The Wild Boar (Sus scrofa) is fairly common.

It is remarkable that we get very few remains of Wolf, although it is not much more than 200 years since the last was killed. There is in the Sedgwick Museum one fairly complete skeleton, found a long time ago in Burwell Fen and I have recently obtained another from the same locality. There do not seem to be any obvious and constant characters by which we can distinguish a wolf from a dog, and Britain was celebrated for its large and fierce dogs. The bones of the Eskimo dogs are very wolf-like, but they are frequently crossed with wolf.

Perhaps the most interesting animal whose remains are found in the Fens is the Beaver. Why do we not find here and there a beaver dam? Perhaps it is because we have not been on the look-out for it, and the peat-cutters would not have seen anything remarkable in the occurrence of a quantity of timber anywhere in the Fens. We must suppose that the peat which often contains whole forests of trees and even canoes would have preserved the timber of the beaver dam. It is an animal too which might have contributed largely towards the formation of the Fens by holding up and diverting meandering streams. Perhaps it did not make dams down in the Fens, and the skeletons we find are those of stray individuals or of dead animals which have floated down from dams near Trumpington or Chesterford; very suitable places for them. We want more evidence about the fen beaver.

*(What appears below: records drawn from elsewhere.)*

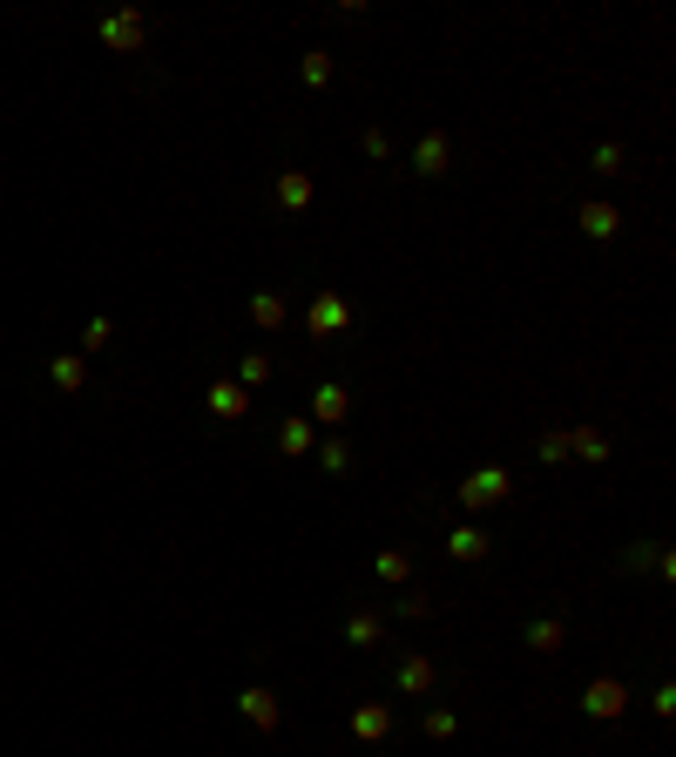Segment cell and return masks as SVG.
<instances>
[{
    "label": "cell",
    "mask_w": 676,
    "mask_h": 757,
    "mask_svg": "<svg viewBox=\"0 0 676 757\" xmlns=\"http://www.w3.org/2000/svg\"><path fill=\"white\" fill-rule=\"evenodd\" d=\"M629 703H635V690L622 684V676H588L582 684V716L588 724H616V716H629Z\"/></svg>",
    "instance_id": "1"
},
{
    "label": "cell",
    "mask_w": 676,
    "mask_h": 757,
    "mask_svg": "<svg viewBox=\"0 0 676 757\" xmlns=\"http://www.w3.org/2000/svg\"><path fill=\"white\" fill-rule=\"evenodd\" d=\"M507 494H514V473H507V467H473L467 481L454 488V501H460L467 514H481V507H501Z\"/></svg>",
    "instance_id": "2"
},
{
    "label": "cell",
    "mask_w": 676,
    "mask_h": 757,
    "mask_svg": "<svg viewBox=\"0 0 676 757\" xmlns=\"http://www.w3.org/2000/svg\"><path fill=\"white\" fill-rule=\"evenodd\" d=\"M656 575V582H676V554L663 548V535H643V541H629V548H616V575Z\"/></svg>",
    "instance_id": "3"
},
{
    "label": "cell",
    "mask_w": 676,
    "mask_h": 757,
    "mask_svg": "<svg viewBox=\"0 0 676 757\" xmlns=\"http://www.w3.org/2000/svg\"><path fill=\"white\" fill-rule=\"evenodd\" d=\"M345 325H352V298L332 291V285H318L311 305H305V332H311V339H339Z\"/></svg>",
    "instance_id": "4"
},
{
    "label": "cell",
    "mask_w": 676,
    "mask_h": 757,
    "mask_svg": "<svg viewBox=\"0 0 676 757\" xmlns=\"http://www.w3.org/2000/svg\"><path fill=\"white\" fill-rule=\"evenodd\" d=\"M95 42H102V48H115V55H142V48H149V21H142L136 8L102 14V21H95Z\"/></svg>",
    "instance_id": "5"
},
{
    "label": "cell",
    "mask_w": 676,
    "mask_h": 757,
    "mask_svg": "<svg viewBox=\"0 0 676 757\" xmlns=\"http://www.w3.org/2000/svg\"><path fill=\"white\" fill-rule=\"evenodd\" d=\"M392 724H400V716H392V703H379V697L352 703V716H345V731L359 737V744H386V737H392Z\"/></svg>",
    "instance_id": "6"
},
{
    "label": "cell",
    "mask_w": 676,
    "mask_h": 757,
    "mask_svg": "<svg viewBox=\"0 0 676 757\" xmlns=\"http://www.w3.org/2000/svg\"><path fill=\"white\" fill-rule=\"evenodd\" d=\"M237 716H244L251 731H264V737H271L277 724H285V703H277L264 684H244V690H237Z\"/></svg>",
    "instance_id": "7"
},
{
    "label": "cell",
    "mask_w": 676,
    "mask_h": 757,
    "mask_svg": "<svg viewBox=\"0 0 676 757\" xmlns=\"http://www.w3.org/2000/svg\"><path fill=\"white\" fill-rule=\"evenodd\" d=\"M311 426H345L352 420V386L345 379H325V386H311Z\"/></svg>",
    "instance_id": "8"
},
{
    "label": "cell",
    "mask_w": 676,
    "mask_h": 757,
    "mask_svg": "<svg viewBox=\"0 0 676 757\" xmlns=\"http://www.w3.org/2000/svg\"><path fill=\"white\" fill-rule=\"evenodd\" d=\"M433 684H440V669H433V656H420V650L392 656V690H400V697H426Z\"/></svg>",
    "instance_id": "9"
},
{
    "label": "cell",
    "mask_w": 676,
    "mask_h": 757,
    "mask_svg": "<svg viewBox=\"0 0 676 757\" xmlns=\"http://www.w3.org/2000/svg\"><path fill=\"white\" fill-rule=\"evenodd\" d=\"M339 643L345 650H379L386 643V616L379 609H345L339 616Z\"/></svg>",
    "instance_id": "10"
},
{
    "label": "cell",
    "mask_w": 676,
    "mask_h": 757,
    "mask_svg": "<svg viewBox=\"0 0 676 757\" xmlns=\"http://www.w3.org/2000/svg\"><path fill=\"white\" fill-rule=\"evenodd\" d=\"M454 170V136L447 129H426L413 142V176H447Z\"/></svg>",
    "instance_id": "11"
},
{
    "label": "cell",
    "mask_w": 676,
    "mask_h": 757,
    "mask_svg": "<svg viewBox=\"0 0 676 757\" xmlns=\"http://www.w3.org/2000/svg\"><path fill=\"white\" fill-rule=\"evenodd\" d=\"M204 406H210V420L230 426V420H244V413H251V392L237 386V379H210V386H204Z\"/></svg>",
    "instance_id": "12"
},
{
    "label": "cell",
    "mask_w": 676,
    "mask_h": 757,
    "mask_svg": "<svg viewBox=\"0 0 676 757\" xmlns=\"http://www.w3.org/2000/svg\"><path fill=\"white\" fill-rule=\"evenodd\" d=\"M575 223H582L588 244H609V237L622 230V210H616V204H603V196H588V204L575 210Z\"/></svg>",
    "instance_id": "13"
},
{
    "label": "cell",
    "mask_w": 676,
    "mask_h": 757,
    "mask_svg": "<svg viewBox=\"0 0 676 757\" xmlns=\"http://www.w3.org/2000/svg\"><path fill=\"white\" fill-rule=\"evenodd\" d=\"M277 210H285V217H305V210H311V170H298V163L277 170Z\"/></svg>",
    "instance_id": "14"
},
{
    "label": "cell",
    "mask_w": 676,
    "mask_h": 757,
    "mask_svg": "<svg viewBox=\"0 0 676 757\" xmlns=\"http://www.w3.org/2000/svg\"><path fill=\"white\" fill-rule=\"evenodd\" d=\"M522 643H528L535 656H554V650L569 643V622H562V616H528V622H522Z\"/></svg>",
    "instance_id": "15"
},
{
    "label": "cell",
    "mask_w": 676,
    "mask_h": 757,
    "mask_svg": "<svg viewBox=\"0 0 676 757\" xmlns=\"http://www.w3.org/2000/svg\"><path fill=\"white\" fill-rule=\"evenodd\" d=\"M318 447V426L305 420V413H285V420H277V454H285V460H305Z\"/></svg>",
    "instance_id": "16"
},
{
    "label": "cell",
    "mask_w": 676,
    "mask_h": 757,
    "mask_svg": "<svg viewBox=\"0 0 676 757\" xmlns=\"http://www.w3.org/2000/svg\"><path fill=\"white\" fill-rule=\"evenodd\" d=\"M447 554H454V562H488V554H494V535L473 528V521H460V528H447Z\"/></svg>",
    "instance_id": "17"
},
{
    "label": "cell",
    "mask_w": 676,
    "mask_h": 757,
    "mask_svg": "<svg viewBox=\"0 0 676 757\" xmlns=\"http://www.w3.org/2000/svg\"><path fill=\"white\" fill-rule=\"evenodd\" d=\"M244 311H251V325H257V332H285V325H291L285 291H251V305H244Z\"/></svg>",
    "instance_id": "18"
},
{
    "label": "cell",
    "mask_w": 676,
    "mask_h": 757,
    "mask_svg": "<svg viewBox=\"0 0 676 757\" xmlns=\"http://www.w3.org/2000/svg\"><path fill=\"white\" fill-rule=\"evenodd\" d=\"M48 386H55V392H82V386H89V358H82V352H55V358H48Z\"/></svg>",
    "instance_id": "19"
},
{
    "label": "cell",
    "mask_w": 676,
    "mask_h": 757,
    "mask_svg": "<svg viewBox=\"0 0 676 757\" xmlns=\"http://www.w3.org/2000/svg\"><path fill=\"white\" fill-rule=\"evenodd\" d=\"M373 575H379L386 588H406V582H413V554H406V548H379V554H373Z\"/></svg>",
    "instance_id": "20"
},
{
    "label": "cell",
    "mask_w": 676,
    "mask_h": 757,
    "mask_svg": "<svg viewBox=\"0 0 676 757\" xmlns=\"http://www.w3.org/2000/svg\"><path fill=\"white\" fill-rule=\"evenodd\" d=\"M569 454H575V460H588V467H603L616 447H609V433H595V426H569Z\"/></svg>",
    "instance_id": "21"
},
{
    "label": "cell",
    "mask_w": 676,
    "mask_h": 757,
    "mask_svg": "<svg viewBox=\"0 0 676 757\" xmlns=\"http://www.w3.org/2000/svg\"><path fill=\"white\" fill-rule=\"evenodd\" d=\"M318 467H325L332 481L352 473V440H345V433H318Z\"/></svg>",
    "instance_id": "22"
},
{
    "label": "cell",
    "mask_w": 676,
    "mask_h": 757,
    "mask_svg": "<svg viewBox=\"0 0 676 757\" xmlns=\"http://www.w3.org/2000/svg\"><path fill=\"white\" fill-rule=\"evenodd\" d=\"M379 616H400V622H426V616H433V595H426V588H400V595H392V603H386Z\"/></svg>",
    "instance_id": "23"
},
{
    "label": "cell",
    "mask_w": 676,
    "mask_h": 757,
    "mask_svg": "<svg viewBox=\"0 0 676 757\" xmlns=\"http://www.w3.org/2000/svg\"><path fill=\"white\" fill-rule=\"evenodd\" d=\"M588 170H595V176H622V170H629V149H622L616 136L595 142V149H588Z\"/></svg>",
    "instance_id": "24"
},
{
    "label": "cell",
    "mask_w": 676,
    "mask_h": 757,
    "mask_svg": "<svg viewBox=\"0 0 676 757\" xmlns=\"http://www.w3.org/2000/svg\"><path fill=\"white\" fill-rule=\"evenodd\" d=\"M237 386L264 392V386H271V358H264V352H244V358H237Z\"/></svg>",
    "instance_id": "25"
},
{
    "label": "cell",
    "mask_w": 676,
    "mask_h": 757,
    "mask_svg": "<svg viewBox=\"0 0 676 757\" xmlns=\"http://www.w3.org/2000/svg\"><path fill=\"white\" fill-rule=\"evenodd\" d=\"M535 460H541V467H562V460H569V426H548L541 440H535Z\"/></svg>",
    "instance_id": "26"
},
{
    "label": "cell",
    "mask_w": 676,
    "mask_h": 757,
    "mask_svg": "<svg viewBox=\"0 0 676 757\" xmlns=\"http://www.w3.org/2000/svg\"><path fill=\"white\" fill-rule=\"evenodd\" d=\"M420 731H426V737H433V744H447V737H454V731H460V716H454V710H447V703H433V710H426V716H420Z\"/></svg>",
    "instance_id": "27"
},
{
    "label": "cell",
    "mask_w": 676,
    "mask_h": 757,
    "mask_svg": "<svg viewBox=\"0 0 676 757\" xmlns=\"http://www.w3.org/2000/svg\"><path fill=\"white\" fill-rule=\"evenodd\" d=\"M298 82H305V89H325V82H332V55H325V48H311V55L298 61Z\"/></svg>",
    "instance_id": "28"
},
{
    "label": "cell",
    "mask_w": 676,
    "mask_h": 757,
    "mask_svg": "<svg viewBox=\"0 0 676 757\" xmlns=\"http://www.w3.org/2000/svg\"><path fill=\"white\" fill-rule=\"evenodd\" d=\"M108 339H115V325H108V318H89V325H82V358H89V352H102Z\"/></svg>",
    "instance_id": "29"
},
{
    "label": "cell",
    "mask_w": 676,
    "mask_h": 757,
    "mask_svg": "<svg viewBox=\"0 0 676 757\" xmlns=\"http://www.w3.org/2000/svg\"><path fill=\"white\" fill-rule=\"evenodd\" d=\"M650 710L663 716V724H669V716H676V684H669V676H663V684L650 690Z\"/></svg>",
    "instance_id": "30"
},
{
    "label": "cell",
    "mask_w": 676,
    "mask_h": 757,
    "mask_svg": "<svg viewBox=\"0 0 676 757\" xmlns=\"http://www.w3.org/2000/svg\"><path fill=\"white\" fill-rule=\"evenodd\" d=\"M359 149L373 156V163H386V156H392V142H386V129H359Z\"/></svg>",
    "instance_id": "31"
}]
</instances>
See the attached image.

I have heard that there are beavers in the Danube which do not make dams, but among those introduced into this country in recent years the dam building instinct seems to have survived the change. The beavers on the Marquis of Bute's property in Scotland cut down trees and built dams as did the beavers in Sir Edmund Loder's park in Sussex, and even in the Zoological Gardens they recently constructed a "lodge." We have not found the beaver in the Gravels.

Part of the skull of a Walrus was brought to us a long time ago and said to have been found in the peat. But it is a very suspicious case. It does not look like a bone that had been long entombed in peat, and we are not so far from the coast as to make it improbable that it was carried there by some sailor returning home from northern seas.

Bones of Cetaceans are thrown up on the shore near Hunstanton, and Seals are still not uncommon in the Wash, so that we need not attach much importance to the occurrence in marine silt of Whale, Grampus, Porpoise, and such like.

Birds.

We have paid much attention to the birds of the Fens, partly because of the occurrence of some unexpected species, and also because of the absence, so far as our collection goes, of species of which we should expect to find large numbers.

Perhaps the most interesting are the remains of Pelican (P. crispus or onocrotalus)[8]. Of this we have two bones, not associated nor in the same state of preservation. The determination we have on the authority of Alphonse Milne Edwards and Professor Alfred Newton. One of the bones is that of a bird so young that it cannot have flown over but shows that it must have been hatched or carried here.

Of the Crane (Grus cinerea) we have a great number of bones but of the common Heron not one. I have placed a recent skeleton of heron in the case to help us to look out for and determine any that may turn up. Bones of the Bittern (Botaurus or Ardea stellaris) are quite common, as are those of the Mute or tame Swan (Cygnus olor) as well as of the Hooper or wild Swan (Cygnus musicus or ferus). Goose (Anser) and Duck (Anas) are not so numerous as one might have expected. The Grey Goose (Anser ferus) and the Mallard (Anas boscas) are the most common, but other species are found, as for instance Anas grecca. We have also the Red Breasted Merganser (Mergus serrator), and the Smew (Mergus albellus), the Razor Bill (Alea tarda), the Woodcock (Scolopax rusticola), the Water Hen (Gallinula chloropus) and a few bones of a Limicoline bird, most likely a lapwing. We have found the skull, but no more, of the White-tailed or Sea Eagle (Haliaetus albicilla). The whole is a strangely small collection considering all the circumstances.